• Excerto da notícia:
◆ ◆ ◆ ◆

O presidente da Associação de Medicina Geral e Familiar, Nuno Jacinto, alertou esta quinta-feira à Renascença que os médicos de família não estão tecnicamente preparados, nem é da sua competência, garantir consultas de interrupção voluntária da gravidez (IVG) nos centros de saúde.
Estas declarações surgem despois de o ministro da Saúde, Manuel Pizarro, ter defendido que as unidades locais de saúde podem garantir o acompanhamento das mulheres que pretendem abortar.
Nuno Jacinto lembra que este é um trabalho que necessita de formação específica, para se garantir a tomada das melhores decisões.
“Ao contrário da mensagem que se tenta fazer passar, isto não é só passar uns comprimidos. É preciso que haja consultas prévias, que haja aqui um acompanhamento. é preciso haver esta decisão técnica que não é da competência dos médicos de família.”
O representante dos médicos de saúde geral e familiar defende que é necessário os profissionais terem “formação específica nesta área” antes de avançar com uma decisão como a que foi defendida por Pizarro.
É preciso “decidir quais são as mulheres que fazem interrupção por via medicamentosa ou que têm de fazer uma interrupção de outro tipo, nomeadamente cirúrgica. Essa decisão tem de ser tomada. Não é por a maioria destas situações serem feitas por via medicamentosa que podemos assumir que todas serão assim", refere.
Gota em copo que já transbordou
Nuno Jacinto alerta, ainda, que a realização de consultas de interrupção voluntária da gravidez viria agravar, substancialmente, o quadro de sobrecarga dos profissionais dos centros de saúde, em "mais uma função" a juntar a tantas outras.
"Falamos de equipas e de profissionais que estão assoberbados e que são cada vez menos e nós só ouvimos: vão fazer mais isto vão fazer mais aquilo. Façam só mais isto. Parece que é só mais uma coisinha. Não é só mais uma coisinha. É só mais uma gota a encher um copo que já transbordou.”
O presidente da Associação de Medicina Geral e Familiar diz que, a concretizar-se a proposta de Pizarro, irá obrigar à suspensão de outras atividades assistenciais.
“Queremos sempre colocar mais uma tarefa num saco onde já não cabe mais nada. Isto significa alguns milhares de consultas por ano num centro de saúde. E em profissionais que já estão exaustos e que já não têm tempo para encaixar mais nada”, declarou.
“Se esta tarefa for assacada aos centros de saúde, então vamos ter de retirar atividade assistencial de outras áreas para conseguir dar resposta também às IVG."
Nestas declarações à Renascença, Nuno Jacinto defende a formalização de mais protocolos com o setor privado para as consultas de interrupção da gravidez.
"Já que temos protocolos com o privado para os partos e para as maternidades porque é que não se podem constituir estes tipos de protocolos, ou até aumentar os que já existem. Eles existem nalgumas regiões do país com entidades privadas precisamente para a IVG, e porque é que continuamos a insistir colocar tudo nos centros de saúde, sem sequer preparamos sem sequer discutirmos estas questões?”, questiona o representante dos médicos de família.

◆ ◆ ◆ ◆

• Conjunto de dados:
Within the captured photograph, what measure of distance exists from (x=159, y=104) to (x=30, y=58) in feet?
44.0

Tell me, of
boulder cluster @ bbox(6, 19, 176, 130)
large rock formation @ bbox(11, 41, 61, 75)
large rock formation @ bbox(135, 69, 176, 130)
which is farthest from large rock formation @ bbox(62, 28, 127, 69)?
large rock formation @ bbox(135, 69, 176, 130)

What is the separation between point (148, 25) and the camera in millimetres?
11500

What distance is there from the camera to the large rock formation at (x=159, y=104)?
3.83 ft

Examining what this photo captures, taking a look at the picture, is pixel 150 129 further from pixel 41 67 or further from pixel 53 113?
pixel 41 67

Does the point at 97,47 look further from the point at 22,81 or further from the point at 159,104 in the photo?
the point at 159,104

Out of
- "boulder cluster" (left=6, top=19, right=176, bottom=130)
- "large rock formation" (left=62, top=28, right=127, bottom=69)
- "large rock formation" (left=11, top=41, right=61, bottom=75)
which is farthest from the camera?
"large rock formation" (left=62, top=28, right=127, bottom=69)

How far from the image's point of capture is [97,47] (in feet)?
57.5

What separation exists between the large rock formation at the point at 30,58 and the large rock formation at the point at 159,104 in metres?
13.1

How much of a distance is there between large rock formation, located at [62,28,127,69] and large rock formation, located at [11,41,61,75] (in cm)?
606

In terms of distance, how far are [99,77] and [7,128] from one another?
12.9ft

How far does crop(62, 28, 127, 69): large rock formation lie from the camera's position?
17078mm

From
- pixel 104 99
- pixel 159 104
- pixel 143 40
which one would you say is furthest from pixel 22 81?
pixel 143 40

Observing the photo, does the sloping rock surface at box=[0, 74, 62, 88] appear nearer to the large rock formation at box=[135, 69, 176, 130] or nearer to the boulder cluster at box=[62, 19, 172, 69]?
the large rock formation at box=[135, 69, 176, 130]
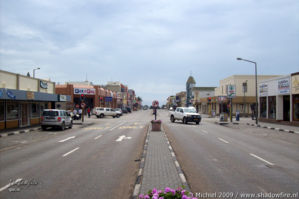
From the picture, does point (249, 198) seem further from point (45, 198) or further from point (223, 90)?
point (223, 90)

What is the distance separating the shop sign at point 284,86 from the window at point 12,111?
27.7 metres

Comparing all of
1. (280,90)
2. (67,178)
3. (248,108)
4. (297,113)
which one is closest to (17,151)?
(67,178)

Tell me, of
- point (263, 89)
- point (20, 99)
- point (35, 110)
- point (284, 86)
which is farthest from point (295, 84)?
point (35, 110)

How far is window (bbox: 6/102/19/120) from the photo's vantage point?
23.6m

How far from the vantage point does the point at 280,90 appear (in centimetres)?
3141

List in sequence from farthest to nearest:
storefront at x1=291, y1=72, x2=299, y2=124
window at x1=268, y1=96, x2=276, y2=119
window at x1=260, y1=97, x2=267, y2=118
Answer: window at x1=260, y1=97, x2=267, y2=118
window at x1=268, y1=96, x2=276, y2=119
storefront at x1=291, y1=72, x2=299, y2=124

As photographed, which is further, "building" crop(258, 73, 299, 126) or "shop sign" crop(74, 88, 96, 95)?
"shop sign" crop(74, 88, 96, 95)

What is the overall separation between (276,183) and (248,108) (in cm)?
5284

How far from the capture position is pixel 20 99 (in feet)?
73.3

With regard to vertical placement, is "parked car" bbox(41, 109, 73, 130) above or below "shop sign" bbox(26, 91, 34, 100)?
below

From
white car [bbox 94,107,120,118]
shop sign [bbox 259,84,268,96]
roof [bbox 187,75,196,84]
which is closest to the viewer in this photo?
shop sign [bbox 259,84,268,96]

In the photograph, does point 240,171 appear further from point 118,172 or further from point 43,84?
point 43,84

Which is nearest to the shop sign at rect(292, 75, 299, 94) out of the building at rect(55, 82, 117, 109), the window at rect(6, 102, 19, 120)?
the window at rect(6, 102, 19, 120)

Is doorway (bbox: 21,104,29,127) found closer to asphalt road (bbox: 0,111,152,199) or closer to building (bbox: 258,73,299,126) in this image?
asphalt road (bbox: 0,111,152,199)
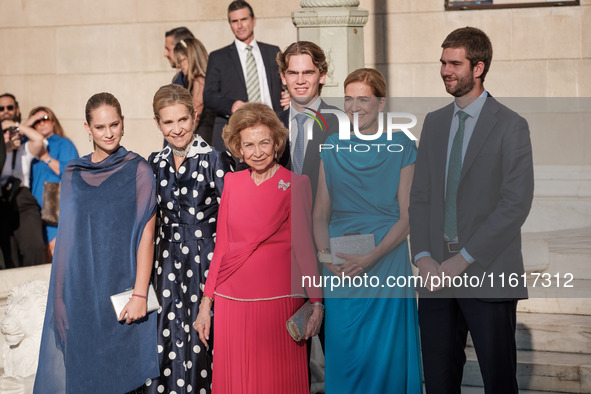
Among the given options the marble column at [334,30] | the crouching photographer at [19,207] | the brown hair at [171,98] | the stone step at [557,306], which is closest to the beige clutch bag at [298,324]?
the brown hair at [171,98]

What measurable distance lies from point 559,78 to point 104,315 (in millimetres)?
6544

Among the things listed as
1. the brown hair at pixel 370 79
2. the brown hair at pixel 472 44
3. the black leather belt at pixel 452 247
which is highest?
the brown hair at pixel 472 44

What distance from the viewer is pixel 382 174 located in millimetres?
5055

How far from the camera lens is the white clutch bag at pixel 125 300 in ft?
17.5

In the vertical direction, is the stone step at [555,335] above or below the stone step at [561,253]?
below

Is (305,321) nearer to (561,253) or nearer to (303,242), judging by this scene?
(303,242)

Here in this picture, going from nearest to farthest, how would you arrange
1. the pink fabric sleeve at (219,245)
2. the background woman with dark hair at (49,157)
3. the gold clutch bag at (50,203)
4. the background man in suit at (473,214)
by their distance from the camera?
the background man in suit at (473,214), the pink fabric sleeve at (219,245), the gold clutch bag at (50,203), the background woman with dark hair at (49,157)

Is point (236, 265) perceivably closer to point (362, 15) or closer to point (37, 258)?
point (362, 15)

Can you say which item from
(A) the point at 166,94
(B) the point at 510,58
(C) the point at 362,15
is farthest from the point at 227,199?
(B) the point at 510,58

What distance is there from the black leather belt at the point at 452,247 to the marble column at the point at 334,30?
2684 millimetres

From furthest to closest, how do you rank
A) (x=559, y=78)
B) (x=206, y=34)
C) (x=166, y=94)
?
(x=206, y=34) → (x=559, y=78) → (x=166, y=94)

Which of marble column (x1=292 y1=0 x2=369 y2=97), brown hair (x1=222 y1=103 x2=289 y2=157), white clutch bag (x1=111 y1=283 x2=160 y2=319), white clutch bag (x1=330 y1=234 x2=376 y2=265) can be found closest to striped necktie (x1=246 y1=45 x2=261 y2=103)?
marble column (x1=292 y1=0 x2=369 y2=97)

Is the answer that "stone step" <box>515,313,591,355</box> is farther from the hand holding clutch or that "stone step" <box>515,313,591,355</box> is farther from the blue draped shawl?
the blue draped shawl

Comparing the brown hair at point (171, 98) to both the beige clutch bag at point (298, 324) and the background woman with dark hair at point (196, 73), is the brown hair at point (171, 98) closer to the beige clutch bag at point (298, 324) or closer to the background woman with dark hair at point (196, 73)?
the beige clutch bag at point (298, 324)
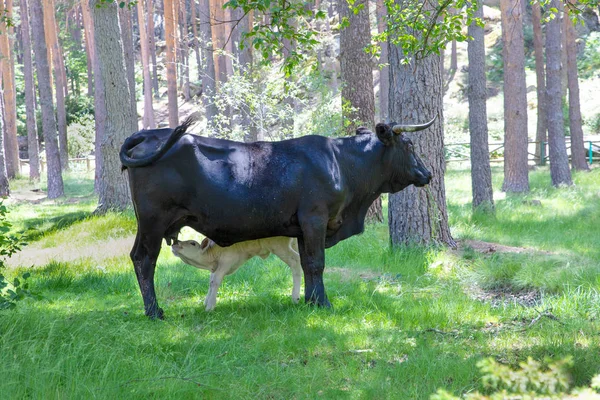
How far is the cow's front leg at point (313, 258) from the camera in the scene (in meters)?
7.48

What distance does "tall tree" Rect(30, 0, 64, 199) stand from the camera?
2534 centimetres

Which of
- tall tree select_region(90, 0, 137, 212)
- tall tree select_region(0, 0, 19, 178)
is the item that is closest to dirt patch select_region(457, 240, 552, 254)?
tall tree select_region(90, 0, 137, 212)

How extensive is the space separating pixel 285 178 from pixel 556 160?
57.4 feet

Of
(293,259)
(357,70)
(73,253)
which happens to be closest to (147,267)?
(293,259)

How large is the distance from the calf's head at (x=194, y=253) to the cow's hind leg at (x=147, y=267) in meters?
0.31

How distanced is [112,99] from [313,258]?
30.2 ft

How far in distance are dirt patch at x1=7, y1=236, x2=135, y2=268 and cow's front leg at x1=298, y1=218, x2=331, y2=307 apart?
4326 millimetres

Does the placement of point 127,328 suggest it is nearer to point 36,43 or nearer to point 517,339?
point 517,339

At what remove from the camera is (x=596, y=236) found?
1342cm

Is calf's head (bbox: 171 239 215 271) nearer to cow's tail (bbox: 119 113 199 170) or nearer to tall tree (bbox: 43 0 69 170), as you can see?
cow's tail (bbox: 119 113 199 170)

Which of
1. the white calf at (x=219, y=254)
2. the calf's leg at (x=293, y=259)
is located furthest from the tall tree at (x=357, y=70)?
the white calf at (x=219, y=254)

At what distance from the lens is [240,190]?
7238 mm

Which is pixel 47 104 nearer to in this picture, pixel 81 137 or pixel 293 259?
pixel 81 137

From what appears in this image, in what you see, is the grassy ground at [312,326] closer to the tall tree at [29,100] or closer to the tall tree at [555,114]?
the tall tree at [555,114]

◆ ◆ ◆ ◆

• Exercícios a resolver:
a – Indique se cada afirmação concorda com a notícia, respondendo sim ou não e citando as palavras exatas que o decidem:
(i) Nuno Jacinto considera que os médicos de família têm competência para garantir consultas de IVG nos centros de saúde.
(ii) Manuel Pizarro é o ministro da Saúde.
(iii) Já existem, nalgumas regiões do país, protocolos com entidades privadas para a IVG.
b – Copie da notícia o trecho que começa em "Gota em copo" e termina em "a tantas outras.".
c – Responda, com base na notícia:
(i) A que meio de comunicação fez Nuno Jacinto estas declarações?
(ii) Que tipo de interrupção, além da via medicamentosa, é referido?
(iii) Quantas consultas por ano num centro de saúde implicaria esta tarefa, segundo Nuno Jacinto?

• Respostas por ordem:
a –
(i) Não: "os médicos de família não estão tecnicamente preparados, nem é da sua competência, garantir consultas de interrupção voluntária da gravidez (IVG) nos centros de saúde"
(ii) Sim: "o ministro da Saúde, Manuel Pizarro"
(iii) Sim: "Eles existem nalgumas regiões do país com entidades privadas precisamente para a IVG"

b –
Gota em copo que já transbordou
Nuno Jacinto alerta, ainda, que a realização de consultas de interrupção voluntária da gravidez viria agravar, substancialmente, o quadro de sobrecarga dos profissionais dos centros de saúde, em "mais uma função" a juntar a tantas outras.

c –
(i) À Renascença.
(ii) A interrupção cirúrgica.
(iii) Alguns milhares.